Dr. Ferrier argues that society has a duty to protect vulnerable people, and that (because of known abuses in jurisdictions that permit euthanasia (e.g., Buiting et al., 2009; Chambaere et al., 2010)) individual freedom ends where it impinges on the freedom and well-being of others. Furthermore, she stressed that good control of pain and other symptoms is possible in almost all palliative cases, and there are no obstacles to refusing or withdrawing treatment. As such the practices required of physicians when “medical aid in dying” and “physician assisted death” become legal are not only unnecessary for patient comfort, they are incongruent with palliative patient care. They are euphemisms for the direct killing of patients by the physician by euthanasia. Physician-inflicted death undermines palliative care and compromises physician conscience rights (63% of physicians in Canada oppose euthanasia (Fletcher, 2015)). Those who lobby for euthanasia do not acknowledge the harm this practice causes to vulnerable patients, to physician conscience rights, and to society, in general.

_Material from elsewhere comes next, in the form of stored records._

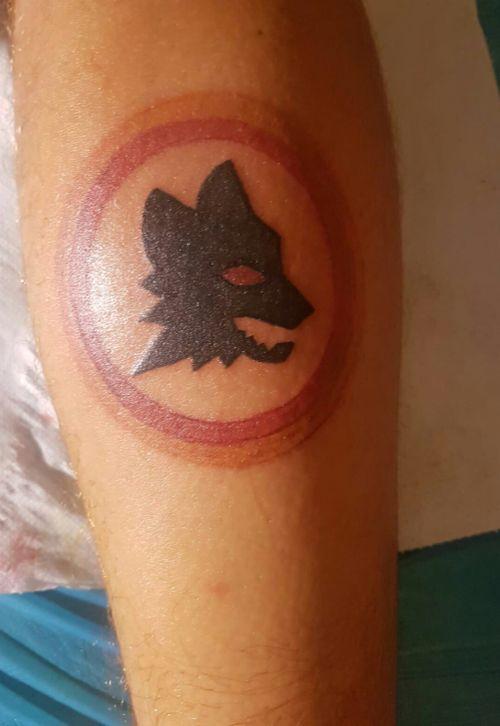A.S Roma soccer logo tattoo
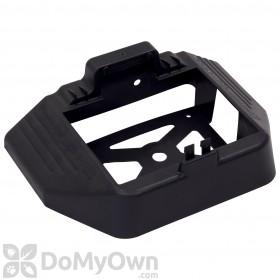 Protecta Load-N-Lock Anchoring System - Protecta Sidekick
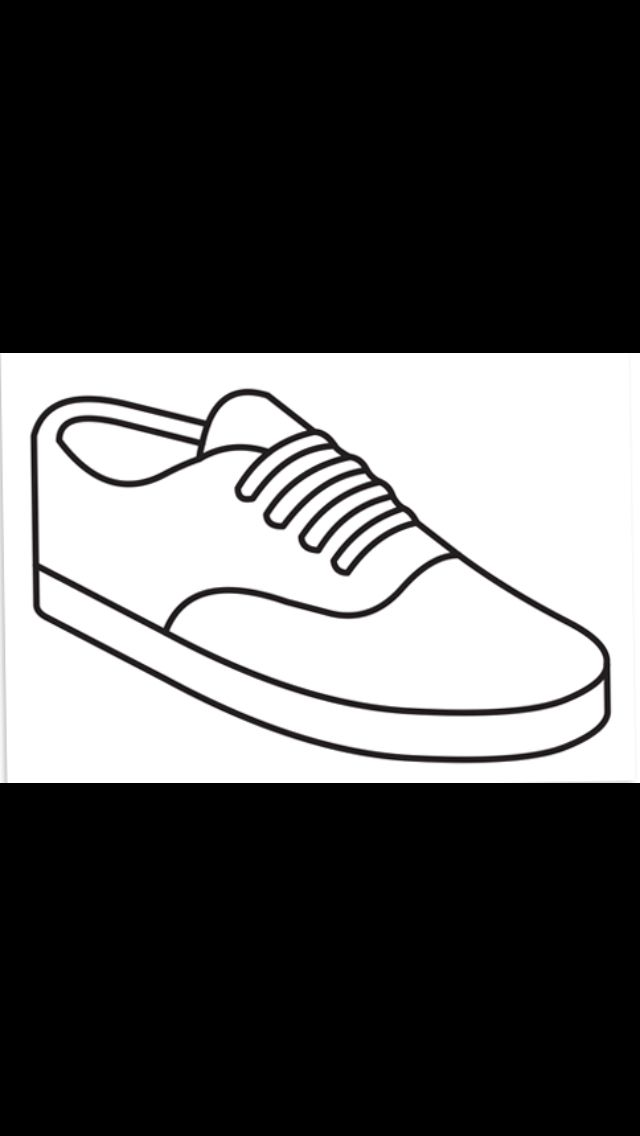 How To Draw Vans Shoes : shoes, شديدة, ارفع, نفسك, إيويل, Dsvdedommel.com
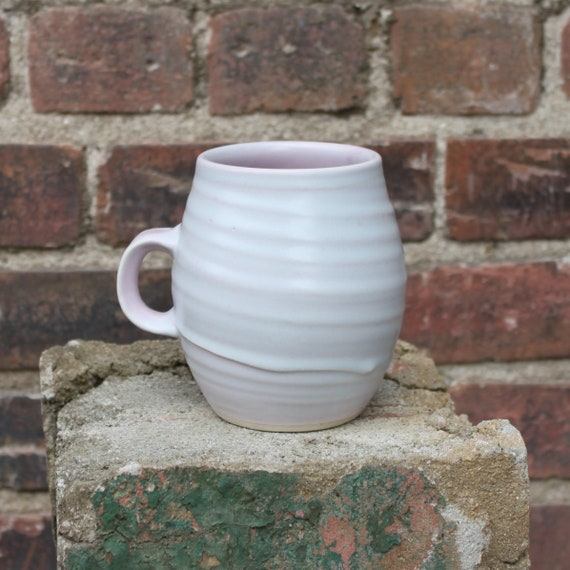 Unicorn Pink Purple Mug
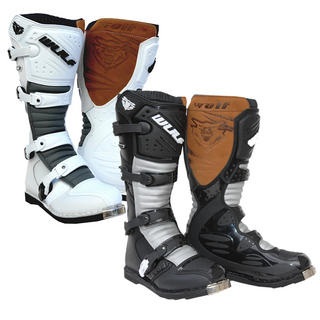 View Item Wulf Superboot LA Libre X1 Motocross Boots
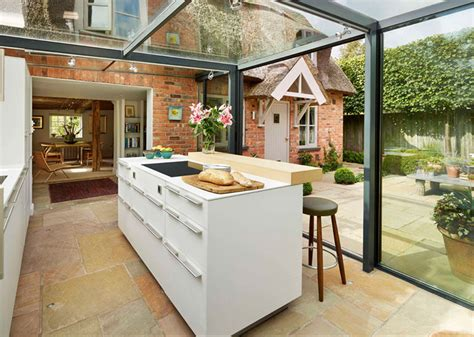 indoor outdoor kitchen designs 6 ways to nail the indoor outdoor kitchen vibe bridgman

Buiting, et al. 2009. Reporting of euthanasia and physician-assisted suicide in the Netherlands: descriptive study. BMC Medical Ethics. 10:18.
Chambaere K, et al. 2010. Physician-assisted deaths under the euthanasia law in Belgium: a population-based survey. CMAJ. 182: 895-901.
Fletcher. 2015. Right to die in Canada: respecting the wishes of physician conscientious objectors. CMAJ, 187:18.